# Team 5 Rollcall



## axisbuck24 (Jan 20, 2009)

I am excited about the hunting contest and am looking forward to commincating with my new teammates! Let the fun begin....:fencing: Now we need a team name, any ideas?


----------



## ladysedge (Jul 29, 2009)

Checking in and glad to be on Team 5.....a lucky number for sure!!


----------



## 1DevineShooter (Apr 13, 2008)

Woohooo!! Glad to be on team 5. I have never been in a hunting contest before. Last year was my first year to hunt, but I am excited to give it another go this year. You know something to hold me over until 3D starts back up LOL!


----------



## SLG2 (Feb 16, 2008)

*Team 5*

Hey Team! I'm so excited to be in this contest! Just found out I get to hunt some land near my house, of course we have little deer here in Alabama, but I'm going on a hunt at Bosco Lodge in October. There are slots left, send me a PM if your interested. I also have a lodge in KY and a lodge in IL that is going to discount hunts for girls for Shoot Like A Girl, I'll let you and all the ladies know when the details are locked in!

Team Name....I'll have to give it a thought...let's have fun! Karen


----------



## Mali (Dec 20, 2008)

Hello team 5!!!

Just got settled into our house on Fort Carson in wonderful Colorado Springs!! Been shooting at a local range already and am absolutely PUMPED for hunting season! 

My Husband and I will be getting some out of State tags for Nebraska since we have a friend whose family has offered us their ranch for hunting this fall  Hopefully we'll have some luck 

No idea on a team name, I'm just not creative that way, I'll toss it to my husband and see what he comes up with :blob1: this will be awesome 

~Kris


----------



## 1DevineShooter (Apr 13, 2008)

What does everyone thing of Team Shoot Like A Girl? I realize that it is the name of Karen's company but we do all shoot like girls... hehehehe!

I am open to whatever. Just throwing something out there...


----------



## ladysedge (Jul 29, 2009)

I've been trying to think of a name. I'm usually pretty good at this but so far.........nothing. 

Our season in Missouri opens Sept. 15th. 

Good Luck to everyone this season.
5 ROCKS!!!
Diann


----------



## axisbuck24 (Jan 20, 2009)

Our whitetail archery season does not start till Oct 3, so I will try to do some pig hunting between Aug. 15 and Sept.


----------



## SLG2 (Feb 16, 2008)

┄┄┄┄┄┄

Exercise requirements -
**1)** In the Team 5 rollcall thread, what date does the season in Missouri open?
**2)** Using the Team 5 rollcall thread, explain why axisbuck24 plans to do some pig hunting between Aug. 15 and September.

Information shown -
┄┄┄┄┄┄

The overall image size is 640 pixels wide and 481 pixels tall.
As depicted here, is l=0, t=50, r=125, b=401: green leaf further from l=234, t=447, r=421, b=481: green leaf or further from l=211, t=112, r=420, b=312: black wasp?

┄┄┄┄┄┄

Correct answers -
**1)** Sept. 15th.

**2)** axisbuck24's whitetail archery season does not start until Oct 3. Pig hunting fills the time before that season opens.